Texto para leitura |
%%

“Gandhi” (Gandhi)

“Gandhi” (Gandhi)

De cabeça te digo: disponível em qualquer locadora. Que se preze. Ou seja, você não vai achar no camelô. A revolução pacífica do Filmes Para Todos não começou com eles, os camelôs.

Começou via Web.

Em 2005 a molecada levava 48 horas para baixar um título.

Hoje levam duas horas. Cinema é para ser revisto. Locadora esperta investe nos chamados catálogos e permite o conhecimento a preços módicos.

Findo esse magnífico preâmbulo, vamos para a saga da única revolução visando a independência de uma nação, em toda a história moderna, sem derramamento de sangue. Palavras de Paramahansa Yogananda, que conheceu pessoalmente A Grande Alma, ou Mahatma, se preferir. Dois sujeitos que definitivamente tiveram de se encontrar e, cada um a seu modo, mostrar para o mundo ocidental que a Índia, apesar de paupérrima, fora em tempos remotos uma civilização sem precedentes. Tanto material quanto espiritualmente falando. Vale conferir os depoimentos dos iluministas eruditos sobre o sânscrito. Mahatma e Paramahansa tinham a raiz dessa civilização implantada em suas consciências.

Richard Attenborough dirige.

Ben Kingsley, mesmo que cercado de coadjuvantes de peso como John Gielguld, Martin Sheen e Candice Bergen, não perde o brilho em nenhum momento e conta passo a passo como um advogado do império britânico, pelo fato de ser discriminado na África do Sul em fins do século XIX, começa a incomodar esse império através da palavra articulada e da não violência.

%%

Itens apresentados |

%%

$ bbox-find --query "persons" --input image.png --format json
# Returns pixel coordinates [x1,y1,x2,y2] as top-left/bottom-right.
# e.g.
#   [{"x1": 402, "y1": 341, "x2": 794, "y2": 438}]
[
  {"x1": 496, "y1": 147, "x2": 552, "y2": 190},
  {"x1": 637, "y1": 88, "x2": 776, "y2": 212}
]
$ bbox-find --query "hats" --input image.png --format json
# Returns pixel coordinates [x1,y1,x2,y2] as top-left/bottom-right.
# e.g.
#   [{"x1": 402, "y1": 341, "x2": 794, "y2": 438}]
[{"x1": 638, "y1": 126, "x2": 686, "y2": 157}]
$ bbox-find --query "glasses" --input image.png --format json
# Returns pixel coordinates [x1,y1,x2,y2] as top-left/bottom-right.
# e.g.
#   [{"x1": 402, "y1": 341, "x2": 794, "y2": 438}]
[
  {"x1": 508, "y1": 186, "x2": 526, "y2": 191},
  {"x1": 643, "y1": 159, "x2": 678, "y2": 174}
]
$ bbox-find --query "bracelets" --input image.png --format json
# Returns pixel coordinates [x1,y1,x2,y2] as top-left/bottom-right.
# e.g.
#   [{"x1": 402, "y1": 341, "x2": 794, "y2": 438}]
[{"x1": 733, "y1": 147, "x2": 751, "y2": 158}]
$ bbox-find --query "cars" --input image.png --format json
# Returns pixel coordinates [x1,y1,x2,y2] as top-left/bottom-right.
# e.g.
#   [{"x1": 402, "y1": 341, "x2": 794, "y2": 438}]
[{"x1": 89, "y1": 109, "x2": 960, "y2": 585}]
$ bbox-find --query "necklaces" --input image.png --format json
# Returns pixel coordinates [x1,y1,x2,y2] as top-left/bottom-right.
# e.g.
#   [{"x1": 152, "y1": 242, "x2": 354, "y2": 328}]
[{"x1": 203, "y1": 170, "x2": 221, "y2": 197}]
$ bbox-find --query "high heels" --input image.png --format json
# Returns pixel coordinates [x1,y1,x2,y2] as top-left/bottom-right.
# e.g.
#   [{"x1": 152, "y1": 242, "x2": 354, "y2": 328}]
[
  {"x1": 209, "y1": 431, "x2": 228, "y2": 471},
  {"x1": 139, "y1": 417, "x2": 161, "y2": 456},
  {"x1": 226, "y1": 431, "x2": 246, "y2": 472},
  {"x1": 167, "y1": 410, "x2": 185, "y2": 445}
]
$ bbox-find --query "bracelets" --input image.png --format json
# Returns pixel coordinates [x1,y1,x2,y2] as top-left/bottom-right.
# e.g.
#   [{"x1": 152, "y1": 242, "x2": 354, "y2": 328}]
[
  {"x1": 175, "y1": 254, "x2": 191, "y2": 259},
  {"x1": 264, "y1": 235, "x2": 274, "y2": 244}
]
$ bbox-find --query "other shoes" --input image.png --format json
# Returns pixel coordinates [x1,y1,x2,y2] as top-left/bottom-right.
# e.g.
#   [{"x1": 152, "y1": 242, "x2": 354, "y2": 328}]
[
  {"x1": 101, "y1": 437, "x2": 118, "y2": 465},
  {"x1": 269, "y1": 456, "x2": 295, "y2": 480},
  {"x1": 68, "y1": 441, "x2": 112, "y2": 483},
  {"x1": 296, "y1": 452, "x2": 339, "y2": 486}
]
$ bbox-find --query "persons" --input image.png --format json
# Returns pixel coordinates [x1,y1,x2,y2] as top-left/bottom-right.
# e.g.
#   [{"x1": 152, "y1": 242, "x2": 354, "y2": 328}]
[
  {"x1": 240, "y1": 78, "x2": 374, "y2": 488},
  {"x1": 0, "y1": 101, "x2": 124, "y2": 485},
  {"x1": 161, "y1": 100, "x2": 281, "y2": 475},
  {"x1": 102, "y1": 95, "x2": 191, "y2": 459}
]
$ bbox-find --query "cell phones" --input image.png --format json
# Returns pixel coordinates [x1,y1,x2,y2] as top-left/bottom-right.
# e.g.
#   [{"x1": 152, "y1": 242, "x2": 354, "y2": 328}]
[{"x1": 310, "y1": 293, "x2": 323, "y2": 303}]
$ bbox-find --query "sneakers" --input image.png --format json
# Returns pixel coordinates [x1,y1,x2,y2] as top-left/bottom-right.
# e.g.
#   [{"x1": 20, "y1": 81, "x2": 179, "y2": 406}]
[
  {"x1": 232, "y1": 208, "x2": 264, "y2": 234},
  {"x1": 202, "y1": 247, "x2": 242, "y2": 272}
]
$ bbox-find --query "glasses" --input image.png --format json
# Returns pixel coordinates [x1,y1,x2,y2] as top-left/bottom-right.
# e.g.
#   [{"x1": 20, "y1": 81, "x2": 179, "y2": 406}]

%%

Diga se cada afirmação abaixo está de acordo com o texto sobre o filme Gandhi. Responda sim ou não e cite, sem alterações, as palavras do texto que decidem cada caso.
1. Em 2005, baixar um título levava 48 horas.
2. O filme é dirigido por Ben Kingsley.
3. O filme pode ser encontrado no camelô.

Resolução da tarefa |
1. Sim: “Em 2005 a molecada levava 48 horas para baixar um título.”
2. Não: “Richard Attenborough dirige.”
3. Não: “você não vai achar no camelô.”